Kim VerBeek brought forward a notice of motion during the March 18 meeting of council, with an administrative report expected back Tuesday night.

“People do it for celebration, for acts of memorials, but I mean, now we've learned how harmful it can be so once we learn better, we should do better,” said VerBeek.

VerBeek said that there are many dangers associated with releasing balloons into the air for wildlife, pets, and the environment, noting a growing number of communities in Canada and the U.S. already have regulations in place.

“Through strangulation and through ingestion, family pets, wildlife, livestock, marine life, birds get tangled in the strings or they will actually eat the rubber, the Mylar,” VerBeek explained.

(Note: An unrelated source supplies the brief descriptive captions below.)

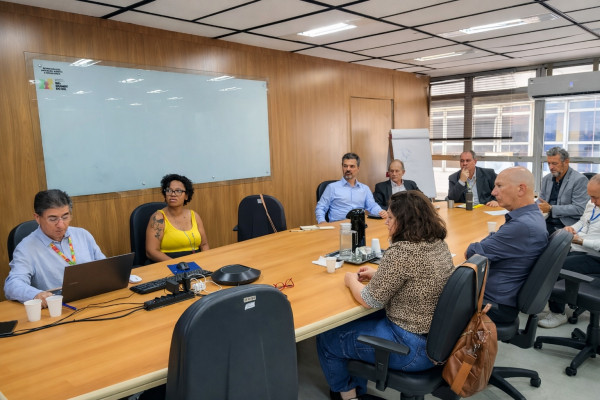 SINEPE/RS acompanha apresenta&ccedil;&atilde;o do Programa Passe F&aacute;cil Estudantil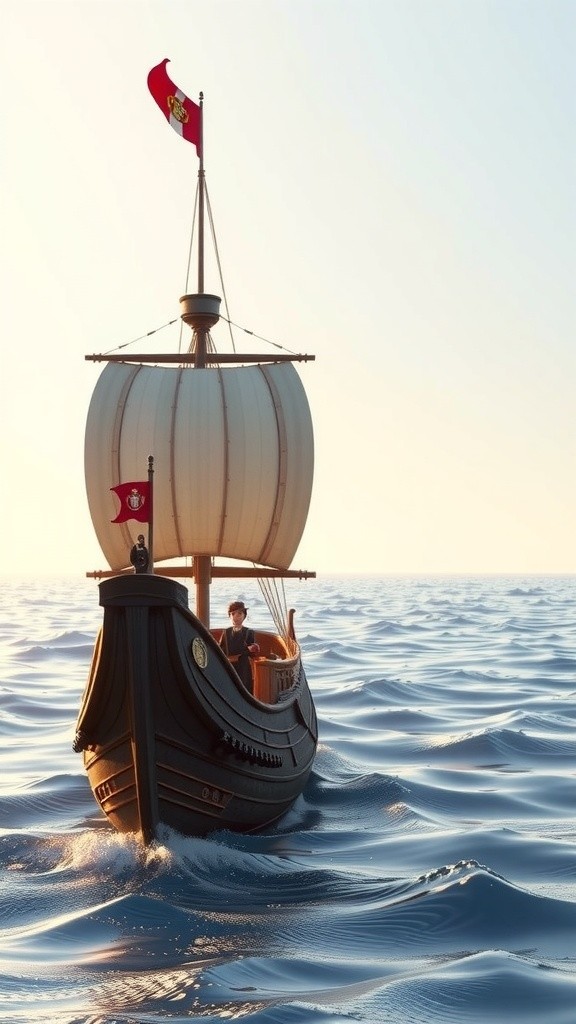 The Discovery of Nigeria: Unveiling Its Origins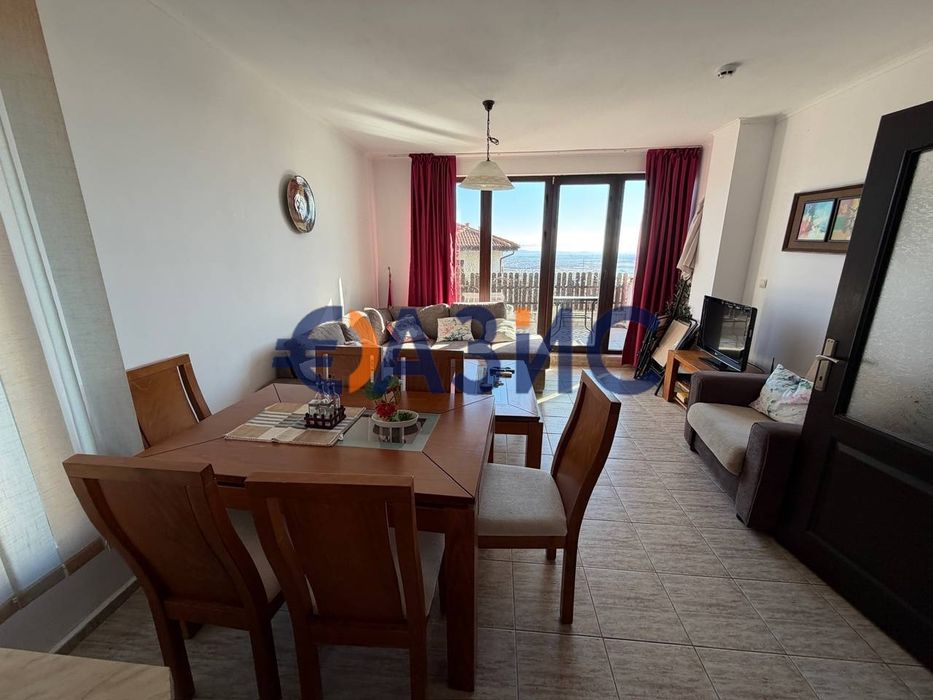 Продава се Тристаен апартамент в с. Кошарица, Област Бургас - 103 кв.м за 488 €/кв.м - Снимка #4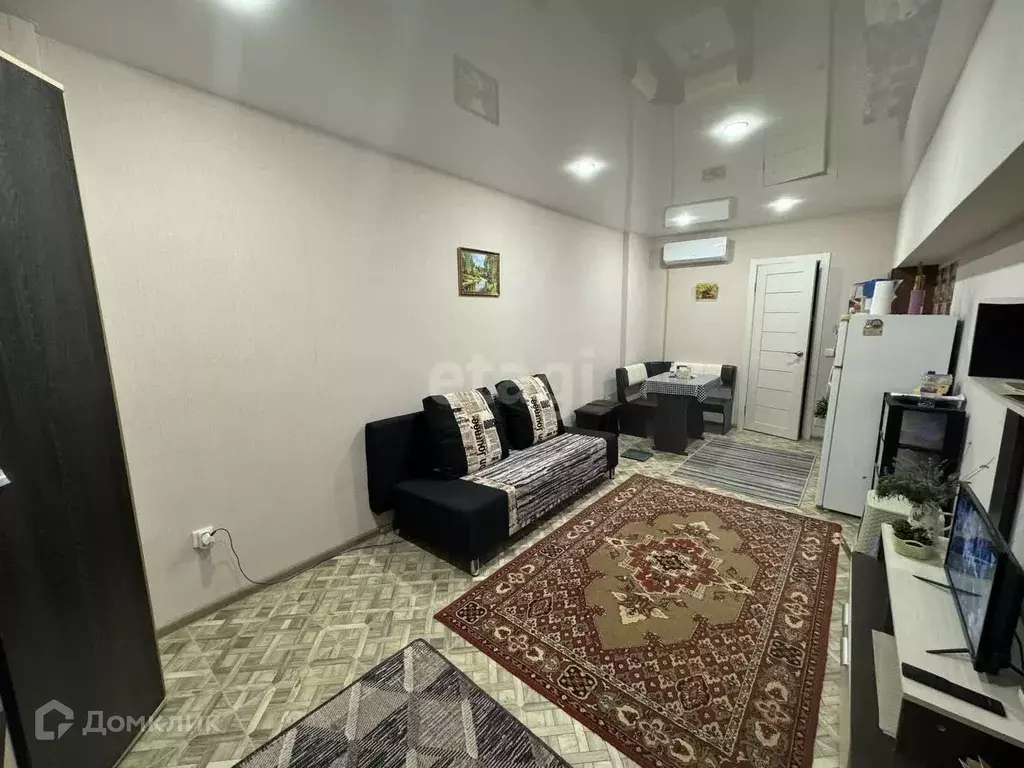 Продаётся квартира-студия, 22.2 м - Фото 1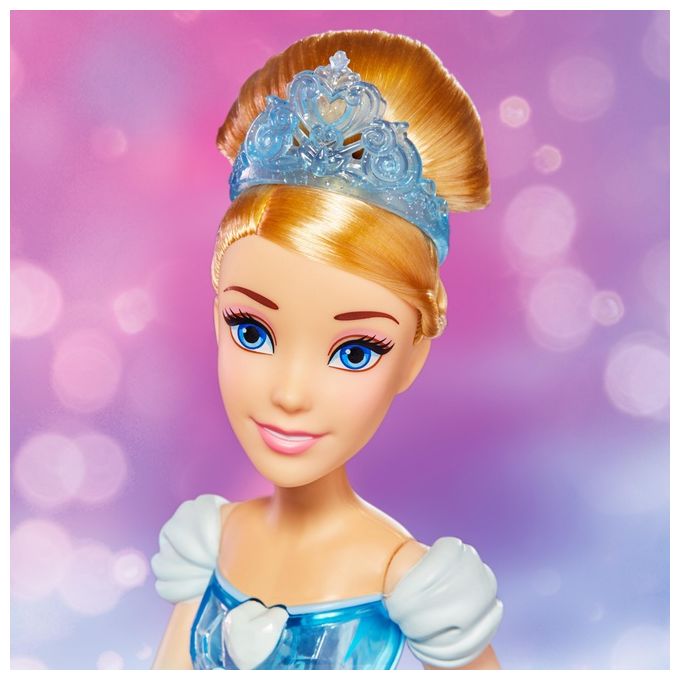 Hasbro Cinderella Principessa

She continued, “My hope is that getting this conversation rolling will also help us to share ideas of other ways to celebrate and to memorialize our loved ones or events with gardens, plants, trees, and let's get some conversation rolling and share suggestions.”

VerBeek said, “I know a lot of communities in Canada and the U.S. have already put total bans on. Some of the cities have put smaller bans with a limit of no more than 10 balloons and such. I'm hoping that our administration will bring back a report with a total bid for a potential total ban.”

“Very seldom a week goes by, every couple of days we’re picking them out of the ditches and out of the fields,” she said.

VerBeek added, “My concern about our waterways and our Great Lakes is at the root of this, to be honest. These things and all the other plastics and litter, when the water rises, they just get washed into our ditches, in our creeks and they find their way out through the drainage into our Great Lakes and that's a problem. That's a big problem.”

“It’s certainly a good thing overall especially since they just don’t degrade,” said Mike McKay, the director of the Great Lakes Institute for Environmental Research (GLIER) based in Windsor, of a potential balloon release ban. “These balloons are not biodegradable, even though some of them might be marketed as being biodegradable.”

McKay noted a recent McMaster University study revealed roughly 960,000 balloons washed up on the shores of Lake Erie each year.

“It’s astounding,” McKay exclaimed. “Some of these balloons can remain whole or intact in the environment for a year or two and what happens at that point, certainly there could be the possibility of birds that reside in the Great Lakes basin that pick these up and could suffer consequences.”

McKay said birds are 32 times more likely to die after ingesting soft plastic like balloons or rubber bands compared to hard plastic, “It’s oftentimes birds that are ingesting these plastics.”

“We’re seeing more and more municipalities considering these bans and I didn’t even realize there’s actually a number of U.S. states that have bans on release of helium filled balloons into the environment,” he said.

However, McKay noted helium is a limited resource with shortages reported around the world, “These balloons are often filled with helium. Helium is a finite resource and there is a limited supply of helium reserves on earth so this might be a moot question as helium gets priced out in the future.”